Production of 20MnSi III thread reinforcing bar is carried out by adding blast-furnace iron water and waste steel into oxygen rotary furnace or electric furnace, oxygen-blowing smelting or supply smelting, adding into manganese and reducing agent, slag-excluding and tapping while reaching to 20MnSi standard, adding into defoliant, ferro-silico-manganese alloy or manganese-ferro alloy or ferro-silicon alloy into steel bag sequentially, adding into nitrogen promoter to make nitrogen content 0.008-0.035%, adding into nitride-containing alloy, blowing argon or nitrogen for steel liquid at 0.01-0.10m3/t.min for 2-9mins, rolling at 1050-1300degree, and penetration cooling at 1.5-1.5degree/second. It costs low and has excellent mechanical performance.
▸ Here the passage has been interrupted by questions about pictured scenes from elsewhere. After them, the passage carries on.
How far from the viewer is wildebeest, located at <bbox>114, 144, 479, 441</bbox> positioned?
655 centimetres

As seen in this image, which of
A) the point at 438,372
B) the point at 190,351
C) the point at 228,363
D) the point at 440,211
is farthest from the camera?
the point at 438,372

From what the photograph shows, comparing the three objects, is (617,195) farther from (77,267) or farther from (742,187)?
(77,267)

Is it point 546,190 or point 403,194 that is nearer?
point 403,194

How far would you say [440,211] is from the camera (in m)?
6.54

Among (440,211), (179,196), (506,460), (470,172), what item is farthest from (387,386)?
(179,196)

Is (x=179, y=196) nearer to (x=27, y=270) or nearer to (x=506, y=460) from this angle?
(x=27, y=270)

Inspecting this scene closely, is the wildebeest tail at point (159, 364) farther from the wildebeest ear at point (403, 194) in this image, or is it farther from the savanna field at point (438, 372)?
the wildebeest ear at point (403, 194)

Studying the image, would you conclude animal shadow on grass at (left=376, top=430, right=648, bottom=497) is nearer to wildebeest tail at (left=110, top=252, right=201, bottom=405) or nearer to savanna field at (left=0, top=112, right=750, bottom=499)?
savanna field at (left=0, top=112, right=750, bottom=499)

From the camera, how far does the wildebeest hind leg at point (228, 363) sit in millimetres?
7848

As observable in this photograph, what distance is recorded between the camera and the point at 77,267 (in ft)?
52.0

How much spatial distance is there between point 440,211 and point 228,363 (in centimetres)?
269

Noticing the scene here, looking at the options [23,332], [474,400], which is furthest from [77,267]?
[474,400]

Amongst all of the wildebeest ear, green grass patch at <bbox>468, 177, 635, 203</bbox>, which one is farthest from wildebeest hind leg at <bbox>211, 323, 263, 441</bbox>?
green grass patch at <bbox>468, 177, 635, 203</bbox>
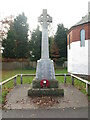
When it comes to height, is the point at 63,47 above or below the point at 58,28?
below

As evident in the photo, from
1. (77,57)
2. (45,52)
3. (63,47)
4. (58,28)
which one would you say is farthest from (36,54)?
(45,52)

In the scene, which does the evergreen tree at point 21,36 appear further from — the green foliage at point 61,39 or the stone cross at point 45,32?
the stone cross at point 45,32

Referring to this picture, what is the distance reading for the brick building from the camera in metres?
19.7

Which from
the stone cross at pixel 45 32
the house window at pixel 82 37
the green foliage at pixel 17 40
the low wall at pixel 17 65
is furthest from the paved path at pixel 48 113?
the low wall at pixel 17 65

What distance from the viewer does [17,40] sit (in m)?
38.9

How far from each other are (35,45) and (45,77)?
29236 millimetres

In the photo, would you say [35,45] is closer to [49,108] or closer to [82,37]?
[82,37]

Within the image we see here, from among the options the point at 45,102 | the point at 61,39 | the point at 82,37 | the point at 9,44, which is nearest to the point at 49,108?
the point at 45,102

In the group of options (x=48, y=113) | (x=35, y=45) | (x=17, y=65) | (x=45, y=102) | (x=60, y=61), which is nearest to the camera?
(x=48, y=113)

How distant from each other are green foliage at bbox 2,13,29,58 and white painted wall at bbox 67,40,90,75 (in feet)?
59.0

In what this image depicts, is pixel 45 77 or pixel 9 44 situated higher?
Result: pixel 9 44

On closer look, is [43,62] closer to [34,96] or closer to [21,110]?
[34,96]

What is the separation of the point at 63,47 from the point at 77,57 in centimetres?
2333

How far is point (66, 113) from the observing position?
247 inches
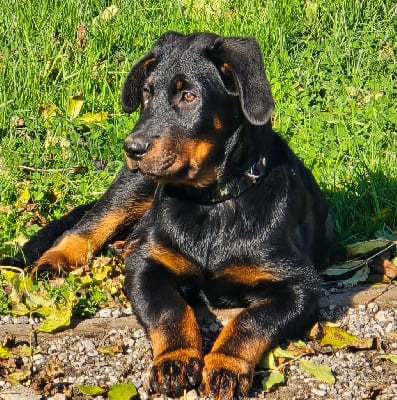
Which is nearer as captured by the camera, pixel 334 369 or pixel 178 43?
pixel 334 369

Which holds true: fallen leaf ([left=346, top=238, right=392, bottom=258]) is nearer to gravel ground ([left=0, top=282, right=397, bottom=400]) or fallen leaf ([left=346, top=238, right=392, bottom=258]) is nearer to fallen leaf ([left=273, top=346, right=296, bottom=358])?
gravel ground ([left=0, top=282, right=397, bottom=400])

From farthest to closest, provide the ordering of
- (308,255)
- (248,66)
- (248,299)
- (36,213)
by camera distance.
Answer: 1. (36,213)
2. (308,255)
3. (248,299)
4. (248,66)

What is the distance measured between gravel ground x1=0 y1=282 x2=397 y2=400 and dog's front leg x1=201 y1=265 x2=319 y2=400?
13 cm

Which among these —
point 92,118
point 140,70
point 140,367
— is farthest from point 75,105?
point 140,367

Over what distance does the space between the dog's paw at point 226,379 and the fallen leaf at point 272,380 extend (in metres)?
0.12

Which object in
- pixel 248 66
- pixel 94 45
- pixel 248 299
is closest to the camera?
pixel 248 66

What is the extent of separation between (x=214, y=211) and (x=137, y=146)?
2.31 ft

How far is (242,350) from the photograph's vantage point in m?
4.21

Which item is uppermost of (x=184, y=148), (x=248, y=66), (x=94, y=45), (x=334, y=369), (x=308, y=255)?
(x=94, y=45)

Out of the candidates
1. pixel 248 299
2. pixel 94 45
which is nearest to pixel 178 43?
pixel 248 299

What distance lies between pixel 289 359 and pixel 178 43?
165 cm

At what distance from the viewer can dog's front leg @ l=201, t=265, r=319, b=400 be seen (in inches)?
160

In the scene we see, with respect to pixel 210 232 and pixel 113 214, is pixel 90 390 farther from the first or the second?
pixel 113 214

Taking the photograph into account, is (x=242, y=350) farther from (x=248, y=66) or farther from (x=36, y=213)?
(x=36, y=213)
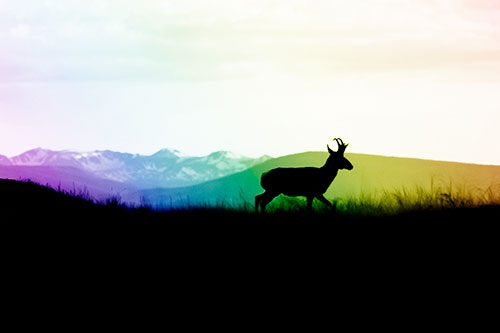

The invention relates to a round bland in a new type of steel and a manufacturing process. An oil bushing, in particular P110 high-steel level oil bushing, is used for deep well and environment having complicated layer conditions, and requires higher demand on quality of round tube blank for the oil bushing. At present, there mainly are C-Mn steel serial, Mo-containing steel serial, the C-Mn steel serial are more economical but relatively more inferior in intensity, toughness and metallurgical structure of the steel; the Mo-containing steel serial has good intensity, toughness and high temperature resistance but with cost thereof being increased dramatically. The invention uses a measure that control C content, higher Mn content and adds a particular amount of Cr, which meets the demand of intensity of the steel pipe, and the invention designs new type of steel and the manufacturing process thereof. The main components are (based on weight percent): C=0.28-0.34%, Si=0.20-0.35%, Mn=1.40-1.80%, Cr=0.25-0.34%, P is not more than 0.025%, S is not more than 0.025%, Al=0.01-0.03%, and Fe in equilibrium amount, diameter of the round blank is 150 to 200 mm; the invention employs the procedures of top-bottom re-blowing rotary furnace-LF refining furnace-VD vacuum refining furnace-round blank continuous caster-turn-over cooling bed-checkup-warehousing.